- EXTRACT PROVIDED:
Conclusions on Researcher Credibility
Overall, there’s clearly some pretty clear alignment with (at times extreme) rightwing viewpoints on the social media accounts of some of these folks. That said, their personal political bias doesn’t give me any real reason to doubt their technical ability or the accuracy of the datasets they compiled. At least two of the interviewees said that they’d cross-checked their data with various state voting databases as they gathered it real-time and that they matched closely. However, the absence of any online footprint for the Data Integrity Group and the lack of technical documentation or use of standard open source project-sharing practices is not reassuring.
Credibility of Claims
While this video is heavily-laden with different claims of “irregularities” in voting data, which the group claims overwhelmingly favor Biden, it’s very thin on actual evidence. There are a few graphs and charts presented in the first minute of the video, but the remaining 49 minutes are just spoken interviews with the Data Integrity Group team, who present some specific quantitative claims, a few vaguely technical statements and lots of speculation. I also watched a shorter video on Mealey’s Rumble page about Pennsylvania that has a few additional charts and claims and looks to be a precursor to the The Epoch Times piece.
Broadly speaking, The Data Integrity Group’s claims in both videos can be broken down into three categories: i) suspicious decrements and switching of cumulative vote totals that systematically favor Biden, ii) an improbable distribution of votes across different voting precincts iii) the adjudication of votes in a Biden-friendly Georgia county having been done in a physically impossible amount of time.

- WORK INSTRUCTIONS:
(a) From the passage about the Data Integrity Group, extract the part that begins with the words containing "Conclusions on Researcher" and ends with "is not reassuring.".
(b) In the passage about the Data Integrity Group, how many minutes of the video consist of spoken interviews with the group's team?
(c) Carry on the passage about the Data Integrity Group from the end of its final sentence.

- PROVIDED RECORDS:
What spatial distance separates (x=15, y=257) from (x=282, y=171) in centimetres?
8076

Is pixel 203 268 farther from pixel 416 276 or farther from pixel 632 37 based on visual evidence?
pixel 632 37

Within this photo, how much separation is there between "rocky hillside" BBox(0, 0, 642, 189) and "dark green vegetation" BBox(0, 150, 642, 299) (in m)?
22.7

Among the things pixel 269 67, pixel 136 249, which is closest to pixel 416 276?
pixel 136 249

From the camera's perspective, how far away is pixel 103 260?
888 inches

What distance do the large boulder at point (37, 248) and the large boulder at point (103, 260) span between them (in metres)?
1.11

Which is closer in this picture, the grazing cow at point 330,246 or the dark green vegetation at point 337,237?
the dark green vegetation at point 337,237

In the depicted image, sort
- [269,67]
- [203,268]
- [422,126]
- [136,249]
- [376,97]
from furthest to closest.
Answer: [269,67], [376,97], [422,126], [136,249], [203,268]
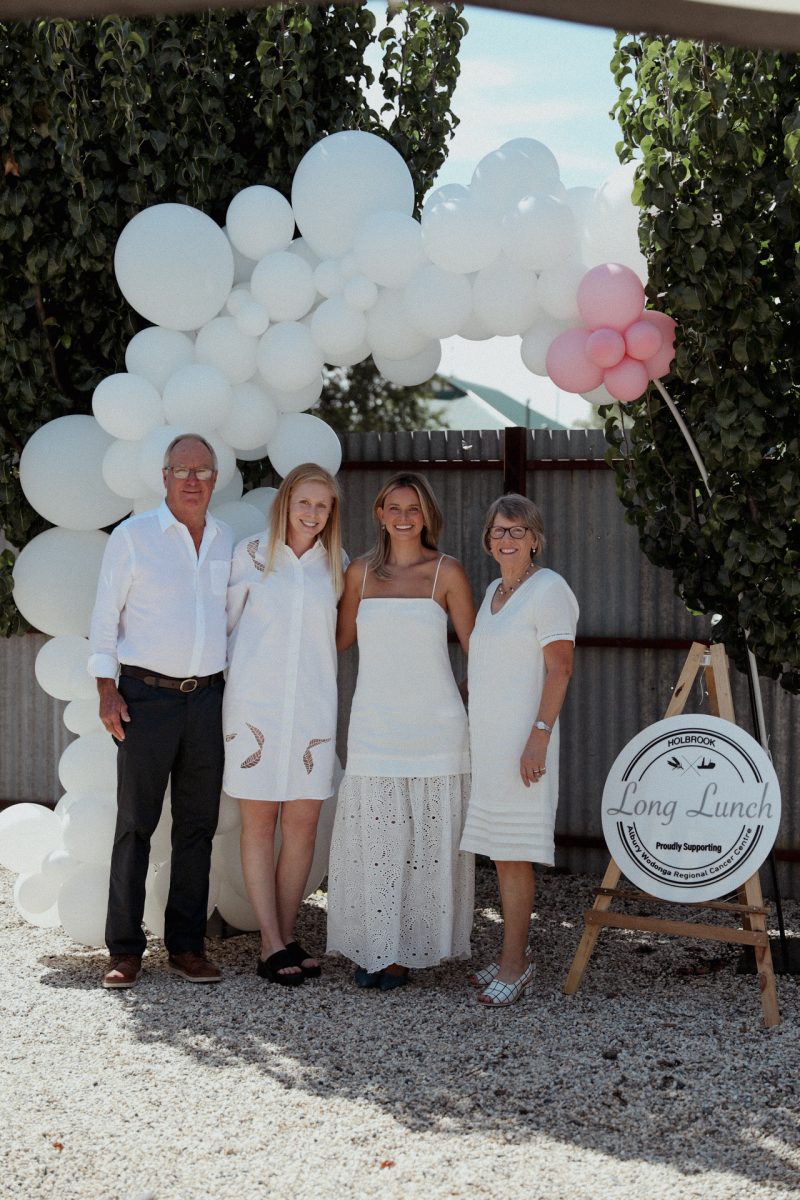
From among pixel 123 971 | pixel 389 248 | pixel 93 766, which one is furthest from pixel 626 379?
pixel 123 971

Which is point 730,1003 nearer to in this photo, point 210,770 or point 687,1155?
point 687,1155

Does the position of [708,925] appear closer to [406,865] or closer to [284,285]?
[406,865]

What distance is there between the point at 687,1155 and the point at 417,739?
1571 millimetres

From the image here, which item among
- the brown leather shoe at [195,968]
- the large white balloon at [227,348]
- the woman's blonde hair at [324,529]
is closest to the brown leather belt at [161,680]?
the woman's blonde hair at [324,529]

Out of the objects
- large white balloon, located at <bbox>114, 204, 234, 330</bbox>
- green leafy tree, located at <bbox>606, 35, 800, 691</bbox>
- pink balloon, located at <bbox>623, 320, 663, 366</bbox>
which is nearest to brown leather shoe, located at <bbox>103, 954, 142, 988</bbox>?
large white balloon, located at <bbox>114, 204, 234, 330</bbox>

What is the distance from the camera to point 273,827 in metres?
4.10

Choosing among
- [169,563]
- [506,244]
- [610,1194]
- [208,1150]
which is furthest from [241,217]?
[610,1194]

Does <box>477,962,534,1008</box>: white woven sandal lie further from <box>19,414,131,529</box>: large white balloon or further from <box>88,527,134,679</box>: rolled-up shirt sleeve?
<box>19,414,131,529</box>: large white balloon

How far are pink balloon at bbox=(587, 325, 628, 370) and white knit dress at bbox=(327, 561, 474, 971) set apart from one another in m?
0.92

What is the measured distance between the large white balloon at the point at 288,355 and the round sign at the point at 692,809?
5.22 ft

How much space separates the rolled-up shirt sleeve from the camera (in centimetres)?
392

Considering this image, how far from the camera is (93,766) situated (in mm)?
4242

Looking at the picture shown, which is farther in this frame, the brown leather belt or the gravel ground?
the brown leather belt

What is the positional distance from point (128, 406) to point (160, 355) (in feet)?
* * *
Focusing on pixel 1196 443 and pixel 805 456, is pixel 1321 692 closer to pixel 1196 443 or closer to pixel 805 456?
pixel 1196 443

- ANSWERS:
(a)
Conclusions on Researcher Credibility
Overall, there’s clearly some pretty clear alignment with (at times extreme) rightwing viewpoints on the social media accounts of some of these folks. That said, their personal political bias doesn’t give me any real reason to doubt their technical ability or the accuracy of the datasets they compiled. At least two of the interviewees said that they’d cross-checked their data with various state voting databases as they gathered it real-time and that they matched closely. However, the absence of any online footprint for the Data Integrity Group and the lack of technical documentation or use of standard open source project-sharing practices is not reassuring.

(b) 49 minutes

(c)
Vote Pattern Irregularities (decrements and switching) in PA and GA
Since I was able to obtain the actual county-level datasets of running vote totals in Pennsylvania (PA) and Georgia (GA) that the group put together, I recreated the analysis they share in the videos and then conducted a more comprehensive assessment of vote tallies for both Trump and Biden in the two states. To validate their data, I cross-checked the final counts in their tables with publicly available vote totals (GA Sec. of State, NYT) in multiple counties to make sure things lined up, which they did, leading me to believe the data they compiled are likely to be (fairly) accurate.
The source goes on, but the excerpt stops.